Open any newspaper on a weekend and it’s odds on they’ll have a financial section.  Look at the TV listings and it’s a safe bet that you’ll see at least a generous sprinkling of financial content.  Head online and you’ll find a wide selection of sites which aim to help you manage your money (rather than part you from it).  Try having a real-world conversation about money, however, and you may find yourself facing an uphill battle.  Here are some tips about how you can have constructive conversations about money (and other challenging topics).

Go online first

As well as being a place to research facts, the internet can also be a place to connect with other people regardless of their geographic location.  Online forums can be a great place to get help and support from people who’ve either been where you are or who are there now and who therefore are in a good position to understand where you are coming from and give you the benefit of their experience, or at least be good listeners if you feel the need to vent.

Pick a reasonable time and place for your conversation

In this context, reasonable means good for both of you and if that means delaying a conversation slightly then so be it (unless, of course, there is a real need for urgency).  Basically, if you think that a conversation is going to be challenging, then you usually want both parties to be in the best possible state of mind when they have it.
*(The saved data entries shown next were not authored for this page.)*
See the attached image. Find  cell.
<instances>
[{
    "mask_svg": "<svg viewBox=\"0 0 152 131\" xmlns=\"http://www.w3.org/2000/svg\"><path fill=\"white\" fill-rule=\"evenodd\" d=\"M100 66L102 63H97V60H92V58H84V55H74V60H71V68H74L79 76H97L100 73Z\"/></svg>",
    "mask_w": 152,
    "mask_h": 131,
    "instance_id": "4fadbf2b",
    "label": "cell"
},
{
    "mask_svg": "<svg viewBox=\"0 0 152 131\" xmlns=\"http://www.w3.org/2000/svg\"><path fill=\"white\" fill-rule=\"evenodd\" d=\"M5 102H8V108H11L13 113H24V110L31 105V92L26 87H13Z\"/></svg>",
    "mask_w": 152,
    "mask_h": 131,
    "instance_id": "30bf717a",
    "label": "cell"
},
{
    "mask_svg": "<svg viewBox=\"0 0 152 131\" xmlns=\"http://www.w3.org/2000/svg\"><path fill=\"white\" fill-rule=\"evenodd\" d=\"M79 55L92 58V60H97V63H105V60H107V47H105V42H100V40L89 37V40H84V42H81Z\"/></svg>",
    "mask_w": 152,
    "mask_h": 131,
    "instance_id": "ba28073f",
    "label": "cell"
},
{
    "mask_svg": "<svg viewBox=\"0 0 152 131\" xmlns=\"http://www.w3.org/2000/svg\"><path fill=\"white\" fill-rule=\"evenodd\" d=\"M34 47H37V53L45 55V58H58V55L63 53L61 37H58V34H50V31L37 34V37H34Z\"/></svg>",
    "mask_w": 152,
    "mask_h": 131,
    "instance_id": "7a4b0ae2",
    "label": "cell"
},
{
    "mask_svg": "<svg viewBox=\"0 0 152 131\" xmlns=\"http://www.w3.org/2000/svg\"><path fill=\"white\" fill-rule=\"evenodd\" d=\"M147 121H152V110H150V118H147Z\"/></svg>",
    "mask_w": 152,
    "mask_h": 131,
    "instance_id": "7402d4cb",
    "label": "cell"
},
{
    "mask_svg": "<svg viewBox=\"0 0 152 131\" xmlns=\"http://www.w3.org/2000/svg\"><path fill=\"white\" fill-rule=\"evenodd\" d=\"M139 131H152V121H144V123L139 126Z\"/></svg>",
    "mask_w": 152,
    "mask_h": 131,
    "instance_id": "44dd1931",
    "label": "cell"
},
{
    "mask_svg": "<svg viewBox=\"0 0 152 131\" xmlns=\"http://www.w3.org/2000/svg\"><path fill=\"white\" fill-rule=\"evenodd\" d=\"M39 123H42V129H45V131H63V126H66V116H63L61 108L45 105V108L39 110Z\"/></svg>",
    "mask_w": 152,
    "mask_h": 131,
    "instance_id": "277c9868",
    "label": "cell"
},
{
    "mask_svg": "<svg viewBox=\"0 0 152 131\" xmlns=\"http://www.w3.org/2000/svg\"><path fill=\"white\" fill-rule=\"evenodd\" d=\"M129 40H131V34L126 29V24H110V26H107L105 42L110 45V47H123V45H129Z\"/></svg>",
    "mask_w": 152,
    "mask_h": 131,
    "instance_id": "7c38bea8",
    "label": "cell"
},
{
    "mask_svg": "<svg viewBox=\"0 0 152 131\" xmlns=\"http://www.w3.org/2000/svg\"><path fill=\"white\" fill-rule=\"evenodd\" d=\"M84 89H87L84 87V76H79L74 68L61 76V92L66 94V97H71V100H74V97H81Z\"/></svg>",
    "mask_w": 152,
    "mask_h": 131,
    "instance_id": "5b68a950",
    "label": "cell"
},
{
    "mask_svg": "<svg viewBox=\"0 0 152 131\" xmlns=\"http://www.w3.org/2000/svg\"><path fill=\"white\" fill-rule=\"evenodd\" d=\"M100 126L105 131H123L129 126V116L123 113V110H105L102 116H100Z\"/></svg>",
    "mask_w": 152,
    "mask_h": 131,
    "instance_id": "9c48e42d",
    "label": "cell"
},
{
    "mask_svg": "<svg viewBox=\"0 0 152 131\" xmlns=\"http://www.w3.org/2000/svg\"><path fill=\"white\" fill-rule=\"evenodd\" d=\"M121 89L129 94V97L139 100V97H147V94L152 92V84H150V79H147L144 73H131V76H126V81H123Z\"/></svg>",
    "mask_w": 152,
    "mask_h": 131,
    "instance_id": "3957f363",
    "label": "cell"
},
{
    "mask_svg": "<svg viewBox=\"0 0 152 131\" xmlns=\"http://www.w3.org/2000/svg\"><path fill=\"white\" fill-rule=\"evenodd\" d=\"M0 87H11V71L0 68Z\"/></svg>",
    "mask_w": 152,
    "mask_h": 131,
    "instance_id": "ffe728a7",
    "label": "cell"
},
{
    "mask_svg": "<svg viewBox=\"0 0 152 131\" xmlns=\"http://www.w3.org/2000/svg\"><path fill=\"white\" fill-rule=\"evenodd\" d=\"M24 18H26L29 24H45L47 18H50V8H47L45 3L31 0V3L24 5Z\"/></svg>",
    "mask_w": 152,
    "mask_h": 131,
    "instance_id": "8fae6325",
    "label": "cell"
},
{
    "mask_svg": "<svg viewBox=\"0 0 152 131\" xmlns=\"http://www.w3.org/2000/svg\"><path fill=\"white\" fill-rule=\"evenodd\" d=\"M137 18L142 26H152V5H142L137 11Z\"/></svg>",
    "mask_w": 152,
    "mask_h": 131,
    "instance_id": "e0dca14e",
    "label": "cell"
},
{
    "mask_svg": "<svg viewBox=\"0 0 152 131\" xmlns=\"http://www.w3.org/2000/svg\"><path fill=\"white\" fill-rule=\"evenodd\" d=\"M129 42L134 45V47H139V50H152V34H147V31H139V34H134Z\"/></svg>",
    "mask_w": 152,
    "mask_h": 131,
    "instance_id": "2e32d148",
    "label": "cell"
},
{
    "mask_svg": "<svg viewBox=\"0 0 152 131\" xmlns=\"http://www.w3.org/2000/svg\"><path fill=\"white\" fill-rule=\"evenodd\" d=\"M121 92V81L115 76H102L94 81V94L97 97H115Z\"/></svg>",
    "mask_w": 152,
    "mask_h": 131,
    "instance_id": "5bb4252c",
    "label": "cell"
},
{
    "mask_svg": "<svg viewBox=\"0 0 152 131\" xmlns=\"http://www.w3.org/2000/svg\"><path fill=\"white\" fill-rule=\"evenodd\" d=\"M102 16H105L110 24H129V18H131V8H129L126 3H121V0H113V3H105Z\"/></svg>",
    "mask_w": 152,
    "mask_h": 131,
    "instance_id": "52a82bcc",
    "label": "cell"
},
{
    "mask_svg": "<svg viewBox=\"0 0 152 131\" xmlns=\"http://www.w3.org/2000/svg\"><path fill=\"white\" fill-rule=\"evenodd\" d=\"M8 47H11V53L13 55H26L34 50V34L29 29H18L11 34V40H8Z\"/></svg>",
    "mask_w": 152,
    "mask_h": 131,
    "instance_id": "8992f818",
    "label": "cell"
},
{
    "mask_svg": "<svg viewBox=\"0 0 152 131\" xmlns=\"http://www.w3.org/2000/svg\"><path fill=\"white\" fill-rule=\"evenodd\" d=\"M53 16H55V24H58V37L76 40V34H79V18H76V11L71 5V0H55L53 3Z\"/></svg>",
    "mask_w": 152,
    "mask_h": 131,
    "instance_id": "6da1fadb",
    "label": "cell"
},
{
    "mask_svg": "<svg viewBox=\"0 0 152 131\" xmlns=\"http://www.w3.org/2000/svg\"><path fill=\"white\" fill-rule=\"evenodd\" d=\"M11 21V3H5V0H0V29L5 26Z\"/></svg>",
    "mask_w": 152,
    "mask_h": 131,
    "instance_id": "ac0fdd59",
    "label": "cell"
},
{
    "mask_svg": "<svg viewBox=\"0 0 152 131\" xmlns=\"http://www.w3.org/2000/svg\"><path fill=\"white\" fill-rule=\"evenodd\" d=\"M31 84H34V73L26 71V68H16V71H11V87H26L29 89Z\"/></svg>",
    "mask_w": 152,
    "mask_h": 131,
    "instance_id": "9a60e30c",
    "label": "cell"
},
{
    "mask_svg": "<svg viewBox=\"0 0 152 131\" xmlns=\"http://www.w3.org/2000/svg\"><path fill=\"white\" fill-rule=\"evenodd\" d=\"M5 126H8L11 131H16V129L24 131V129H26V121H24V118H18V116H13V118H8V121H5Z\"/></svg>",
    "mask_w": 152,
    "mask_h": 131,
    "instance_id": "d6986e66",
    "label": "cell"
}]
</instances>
Approach conversations with an end in mind

Ask yourself why you feel the need to have a conversation about money with a particular person, in other words, what your goal is, and then approach the conversation with that end in mind.  At the same time, however, remember that there are different ways to reach a goal and that they can all be equally valid depending on the situation.  When dealing with topics which can be tricky, such as money, it can be helpful to think about how football teams score goals.  Very few goals are scored from a team’s own half of the pitch or from penalties.  Most goals are scored by working the ball up the pitch, often taking detours, until it is finally where it needs to be and even then it may take a few tries to get it in the net.  In other words, even if you want to have one conversation to say everything you need to say (and indeed even if you do), then be aware that the other person may need some time to take everything in and that therefore you may need to have several conversations until you reach your goal, or, at the very least, go more slowly than you had initially intended so that the other party has time to absorb what you are trying to tell them.

Frame conversations positively

Emotions communicate themselves very easily, even without words and people are often very good indeed at picking up any contradictions between your body language and tone of voice and the actual words you use and these contradictions can make them uncomfortable.  The way to make someone feel comfortable is to speak positively and clearly about where you are and what, if anything, you would like from them.  If you sound like you have confidence in yourself then other people are much more likely to have confidence in you and thus feel more comfortable having a challenging conversation with you.  If you also have a reasonable plan for moving forward, then that is even better.